The indictment charged that by means of the prearranged series of events above recited, Honda was ultimately swindled of his contribution of $22,400, most of which he had secured from members of his family and friends and by negotiating a mortgage upon his home. At trial it was established that Kiyabu’s cut stones were in fact white zircons worth $2.50 per carat.

Fourteen errors are assigned. Seven are relied upon, the remainder being abandoned except in so far as they relate to assignment of error number 1.

It is contended that the trial court erred in refusing defendant Legaspi’s requested instruction number 2:

“I instruct you, gentlemen of the jury, to find the defendant Mike Legaspi not guilty.” It is urged that there was no evidence amounting to more than a scintilla from which the jury could find defendant Mike Legaspi guilty.

Bound as we are by the record before us, we find it grossly wanting in evidence, direct or circumstantial, bearing upon plaintiff in error Legaspi’s guilt of the offense of conspiracy to commit gross cheat as laid in the second count of the indictment; so wanting in fact that *664 its nature and details have been enumerated in full, supra.
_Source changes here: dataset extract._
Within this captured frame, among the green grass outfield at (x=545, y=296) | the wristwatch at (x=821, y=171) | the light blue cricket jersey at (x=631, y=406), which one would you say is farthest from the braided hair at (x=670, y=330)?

This court will not disturb the verdict of a jury if there is more than a scintilla of evidence to support their finding. (Rep. Haw. v. Yamane, 12 Haw. 189; Territory v. Chung Nung, 21 Haw. 214; Ter. v. Lam Bo, 23 Haw. 718; Territory v. Ebarra et als., 39 Haw. 488.) That evidence, however, to sustain such finding must amount to more than a mere trifle or suspicion of guilt of the offense charged. It must be of a substantial nature amounting not to a scintilla, but to more than a scintilla when considered with other material evidence. As a measure of quantum, a scintilla has been defined as: “the least particle of evidence—evidence which, without further evidence, is a mere trifle.” (Holstein v. Benedict, 22 Haw. 441, 445.)